Bien qu’une large gamme de niveaux de BPA ait été rapportée dans la salive, la validité des niveaux élevés rapportés par Olea a été remise en question. La méthode d’analyse utilisée par Olea n’a peut-être pas permis de faire la distinction entre le BPA et le TEGDMA, qui est connu pour être un composant prédominant libéré par les mastics dentaires mais qui n’a pas été signalé par Olea. La quantité maximale de BPA qui pourrait raisonnablement être libérée par le scellant dentaire a été estimée inférieure au niveau le plus bas rapporté par Olea. Par conséquent, le TEGDMA peut avoir été mal identifié comme BPA dans l’étude Olea. D’autres facteurs de complication peuvent avoir été la quantité excessive de mastic appliquée par sujet dans l’étude Olea, ce qui pourrait entraîner une polymérisation incomplète et une lixiviation plus élevée.

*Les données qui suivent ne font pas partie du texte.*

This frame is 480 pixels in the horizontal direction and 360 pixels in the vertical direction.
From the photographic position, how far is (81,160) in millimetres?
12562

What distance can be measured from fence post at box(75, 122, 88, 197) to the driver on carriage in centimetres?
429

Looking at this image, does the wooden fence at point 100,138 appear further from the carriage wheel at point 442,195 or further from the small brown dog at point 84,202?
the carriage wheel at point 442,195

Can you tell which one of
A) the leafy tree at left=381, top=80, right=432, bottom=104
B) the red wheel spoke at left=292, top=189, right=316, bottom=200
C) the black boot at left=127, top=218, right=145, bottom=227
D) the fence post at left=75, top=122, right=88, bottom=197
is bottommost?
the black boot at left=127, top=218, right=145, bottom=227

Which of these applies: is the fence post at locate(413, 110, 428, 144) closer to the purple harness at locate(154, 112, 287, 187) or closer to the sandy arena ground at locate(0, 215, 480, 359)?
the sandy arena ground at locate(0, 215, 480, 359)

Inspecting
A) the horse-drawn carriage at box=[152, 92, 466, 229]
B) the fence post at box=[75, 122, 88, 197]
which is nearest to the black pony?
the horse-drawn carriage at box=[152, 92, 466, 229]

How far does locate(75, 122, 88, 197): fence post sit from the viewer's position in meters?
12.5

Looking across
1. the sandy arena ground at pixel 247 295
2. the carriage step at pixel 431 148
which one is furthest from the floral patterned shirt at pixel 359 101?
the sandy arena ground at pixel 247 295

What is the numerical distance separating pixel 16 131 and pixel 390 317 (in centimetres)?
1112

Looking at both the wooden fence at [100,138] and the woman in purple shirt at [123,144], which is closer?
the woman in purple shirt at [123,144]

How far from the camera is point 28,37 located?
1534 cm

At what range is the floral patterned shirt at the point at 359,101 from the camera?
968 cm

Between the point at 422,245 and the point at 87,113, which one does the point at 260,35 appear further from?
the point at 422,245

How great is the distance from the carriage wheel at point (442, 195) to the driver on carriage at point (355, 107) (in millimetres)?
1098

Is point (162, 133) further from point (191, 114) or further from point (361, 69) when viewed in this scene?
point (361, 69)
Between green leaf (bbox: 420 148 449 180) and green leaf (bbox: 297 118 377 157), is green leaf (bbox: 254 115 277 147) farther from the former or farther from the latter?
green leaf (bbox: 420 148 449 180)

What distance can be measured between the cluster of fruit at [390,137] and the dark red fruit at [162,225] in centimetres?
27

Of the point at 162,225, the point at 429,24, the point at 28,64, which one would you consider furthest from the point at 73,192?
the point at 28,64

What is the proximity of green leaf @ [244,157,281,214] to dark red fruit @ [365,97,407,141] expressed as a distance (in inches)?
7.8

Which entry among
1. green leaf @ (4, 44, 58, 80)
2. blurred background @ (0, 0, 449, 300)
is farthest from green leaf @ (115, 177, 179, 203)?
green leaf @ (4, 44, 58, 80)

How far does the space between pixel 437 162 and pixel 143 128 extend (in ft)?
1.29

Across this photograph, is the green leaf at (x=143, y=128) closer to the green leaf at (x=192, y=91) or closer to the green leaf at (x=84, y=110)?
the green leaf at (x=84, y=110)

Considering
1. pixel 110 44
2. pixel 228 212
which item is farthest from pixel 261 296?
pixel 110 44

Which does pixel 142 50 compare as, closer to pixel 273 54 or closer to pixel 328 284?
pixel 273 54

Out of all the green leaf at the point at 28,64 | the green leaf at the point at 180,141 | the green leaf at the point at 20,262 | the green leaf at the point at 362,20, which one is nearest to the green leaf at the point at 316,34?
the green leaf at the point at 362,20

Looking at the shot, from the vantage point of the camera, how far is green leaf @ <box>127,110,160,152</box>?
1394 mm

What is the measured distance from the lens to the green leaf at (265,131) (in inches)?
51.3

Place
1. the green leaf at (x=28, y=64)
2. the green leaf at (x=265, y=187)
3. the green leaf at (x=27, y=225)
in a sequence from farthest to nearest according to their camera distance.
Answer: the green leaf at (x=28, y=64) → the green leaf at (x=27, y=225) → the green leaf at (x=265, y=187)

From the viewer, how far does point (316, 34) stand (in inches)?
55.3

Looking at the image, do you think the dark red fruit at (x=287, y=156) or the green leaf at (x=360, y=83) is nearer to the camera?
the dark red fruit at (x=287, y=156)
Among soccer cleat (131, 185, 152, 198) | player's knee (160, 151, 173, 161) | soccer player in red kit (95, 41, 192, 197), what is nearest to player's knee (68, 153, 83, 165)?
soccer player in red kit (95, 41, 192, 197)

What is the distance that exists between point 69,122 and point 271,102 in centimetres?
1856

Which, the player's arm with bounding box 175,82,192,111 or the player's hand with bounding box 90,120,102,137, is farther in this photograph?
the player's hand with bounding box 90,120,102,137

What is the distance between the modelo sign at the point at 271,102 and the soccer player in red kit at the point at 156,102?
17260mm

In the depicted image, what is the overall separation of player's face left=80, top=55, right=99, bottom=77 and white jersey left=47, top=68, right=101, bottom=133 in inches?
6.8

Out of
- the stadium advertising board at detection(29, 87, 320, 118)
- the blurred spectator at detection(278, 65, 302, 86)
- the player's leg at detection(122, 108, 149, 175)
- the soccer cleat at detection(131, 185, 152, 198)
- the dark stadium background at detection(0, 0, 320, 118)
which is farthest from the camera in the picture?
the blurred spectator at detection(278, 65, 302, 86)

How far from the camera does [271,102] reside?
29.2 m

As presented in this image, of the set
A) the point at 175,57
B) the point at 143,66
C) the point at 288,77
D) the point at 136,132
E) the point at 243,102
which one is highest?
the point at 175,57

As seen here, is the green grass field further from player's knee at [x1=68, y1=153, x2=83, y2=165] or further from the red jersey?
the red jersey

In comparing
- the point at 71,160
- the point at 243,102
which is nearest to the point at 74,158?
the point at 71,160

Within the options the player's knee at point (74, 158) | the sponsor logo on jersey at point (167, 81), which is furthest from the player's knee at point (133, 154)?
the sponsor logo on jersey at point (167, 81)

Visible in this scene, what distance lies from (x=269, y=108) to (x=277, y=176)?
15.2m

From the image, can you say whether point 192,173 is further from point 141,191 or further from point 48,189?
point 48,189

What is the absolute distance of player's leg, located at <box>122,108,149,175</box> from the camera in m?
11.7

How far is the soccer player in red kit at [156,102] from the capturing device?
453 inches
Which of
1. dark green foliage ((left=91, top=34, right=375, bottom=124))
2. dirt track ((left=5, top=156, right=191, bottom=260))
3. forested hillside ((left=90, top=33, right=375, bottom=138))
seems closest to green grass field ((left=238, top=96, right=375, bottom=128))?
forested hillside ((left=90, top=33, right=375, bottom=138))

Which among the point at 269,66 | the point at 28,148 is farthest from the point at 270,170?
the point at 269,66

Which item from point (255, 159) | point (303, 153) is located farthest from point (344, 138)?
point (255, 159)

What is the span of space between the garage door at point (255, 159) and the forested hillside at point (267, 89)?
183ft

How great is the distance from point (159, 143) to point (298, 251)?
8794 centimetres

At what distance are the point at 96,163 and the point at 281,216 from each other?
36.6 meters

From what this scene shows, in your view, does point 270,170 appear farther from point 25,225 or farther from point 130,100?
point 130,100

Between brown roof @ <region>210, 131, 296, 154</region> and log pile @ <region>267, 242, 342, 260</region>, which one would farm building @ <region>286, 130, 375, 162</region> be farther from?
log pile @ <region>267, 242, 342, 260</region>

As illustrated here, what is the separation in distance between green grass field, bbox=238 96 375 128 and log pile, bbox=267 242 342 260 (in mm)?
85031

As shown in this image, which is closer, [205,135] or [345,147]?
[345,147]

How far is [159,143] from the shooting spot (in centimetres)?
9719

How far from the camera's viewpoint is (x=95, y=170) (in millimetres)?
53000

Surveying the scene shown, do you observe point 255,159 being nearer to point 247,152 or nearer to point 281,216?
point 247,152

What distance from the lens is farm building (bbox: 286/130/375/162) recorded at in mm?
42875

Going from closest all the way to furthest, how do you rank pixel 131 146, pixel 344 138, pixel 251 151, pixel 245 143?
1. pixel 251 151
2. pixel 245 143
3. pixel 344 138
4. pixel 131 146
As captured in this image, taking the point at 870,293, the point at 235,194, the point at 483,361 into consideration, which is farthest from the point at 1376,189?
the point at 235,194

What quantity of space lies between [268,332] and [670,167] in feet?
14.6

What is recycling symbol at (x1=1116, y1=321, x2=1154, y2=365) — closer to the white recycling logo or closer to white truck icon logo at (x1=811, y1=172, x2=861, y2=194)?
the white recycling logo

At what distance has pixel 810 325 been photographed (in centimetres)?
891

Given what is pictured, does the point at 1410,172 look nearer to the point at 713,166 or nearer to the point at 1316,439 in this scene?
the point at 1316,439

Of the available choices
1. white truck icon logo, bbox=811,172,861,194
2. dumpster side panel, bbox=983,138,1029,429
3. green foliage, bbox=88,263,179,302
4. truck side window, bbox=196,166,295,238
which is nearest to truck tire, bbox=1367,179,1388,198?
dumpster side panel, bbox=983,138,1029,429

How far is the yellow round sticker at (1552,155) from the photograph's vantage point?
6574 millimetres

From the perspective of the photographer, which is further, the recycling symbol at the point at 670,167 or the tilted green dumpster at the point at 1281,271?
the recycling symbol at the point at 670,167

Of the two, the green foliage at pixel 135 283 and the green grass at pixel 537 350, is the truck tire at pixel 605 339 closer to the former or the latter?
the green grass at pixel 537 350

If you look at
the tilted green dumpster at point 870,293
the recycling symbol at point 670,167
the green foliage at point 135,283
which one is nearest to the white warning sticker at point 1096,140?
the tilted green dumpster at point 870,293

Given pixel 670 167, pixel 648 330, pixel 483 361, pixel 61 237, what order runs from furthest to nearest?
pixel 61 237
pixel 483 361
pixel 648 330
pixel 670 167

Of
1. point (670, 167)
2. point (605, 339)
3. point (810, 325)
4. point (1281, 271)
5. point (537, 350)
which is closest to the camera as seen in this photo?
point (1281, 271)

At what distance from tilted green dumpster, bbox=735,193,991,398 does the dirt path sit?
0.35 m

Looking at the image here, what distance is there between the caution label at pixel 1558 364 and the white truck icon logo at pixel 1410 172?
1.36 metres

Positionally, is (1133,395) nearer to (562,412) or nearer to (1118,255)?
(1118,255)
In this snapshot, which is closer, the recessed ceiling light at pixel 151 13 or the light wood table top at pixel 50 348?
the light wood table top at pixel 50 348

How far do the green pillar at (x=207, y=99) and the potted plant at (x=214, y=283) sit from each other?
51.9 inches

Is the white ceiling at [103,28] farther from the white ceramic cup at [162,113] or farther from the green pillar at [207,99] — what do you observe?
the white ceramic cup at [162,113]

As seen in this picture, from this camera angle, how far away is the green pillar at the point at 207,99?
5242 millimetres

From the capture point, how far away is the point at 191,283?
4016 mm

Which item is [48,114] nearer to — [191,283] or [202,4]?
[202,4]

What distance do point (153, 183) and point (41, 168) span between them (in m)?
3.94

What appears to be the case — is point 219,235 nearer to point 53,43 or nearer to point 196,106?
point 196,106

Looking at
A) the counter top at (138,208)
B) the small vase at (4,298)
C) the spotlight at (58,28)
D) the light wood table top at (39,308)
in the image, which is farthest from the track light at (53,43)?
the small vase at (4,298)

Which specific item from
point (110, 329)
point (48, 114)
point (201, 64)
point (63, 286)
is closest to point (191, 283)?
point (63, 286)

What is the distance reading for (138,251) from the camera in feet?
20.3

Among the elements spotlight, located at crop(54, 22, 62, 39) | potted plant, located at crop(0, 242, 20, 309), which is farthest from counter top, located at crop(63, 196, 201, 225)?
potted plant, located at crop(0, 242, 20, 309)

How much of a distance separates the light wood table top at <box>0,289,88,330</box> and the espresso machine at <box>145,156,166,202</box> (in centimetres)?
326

La validité des niveaux inférieurs de BPA rapportés par Fung et Arenholt-Bindslev est étayée par des études de lixiviation in vitro sur des mastics dentaires durcis. Nathanson et ses collègues de l’Université de Boston ont testé la lixiviation de sept produits d’étanchéité dentaires qui ont été durcis dans des plats en verre. Aucun des sept produits d’étanchéité n’a montré de quantités détectables de BPA après extraction avec de l’éthanol avec une limite de détection de 0,0001 µg de BPA / mg de produit d’étanchéité. De même, Hamid et Hume ont testé la lixiviation dans l’eau de sept produits d’étanchéité dentaires appliqués sur des dents extraites ou des moules en acier inoxydable et durcis. Aucun des sept produits d’étanchéité ne présentait de quantités détectables de BPA. Dans une étude ultérieure du laboratoire d’Olea, des échantillons de composites et de produits d’étanchéité polymérisés dans des boîtes en verre ont été extraits avec de l’eau de pH variable pendant 24 heures. De faibles niveaux de BPA (< 1 µg de BPA/ mg de scellant) ont été signalés pour ces matériaux. Bien que ces études puissent ne pas être entièrement prédictives de la lixiviabilité du produit d’étanchéité in vivo, puisqu’elles ne tiennent pas compte de facteurs potentiellement importants tels que la mastication ou l’effet des enzymes salivaires, elles suggèrent que des niveaux élevés de BPA ne sont pas attendus.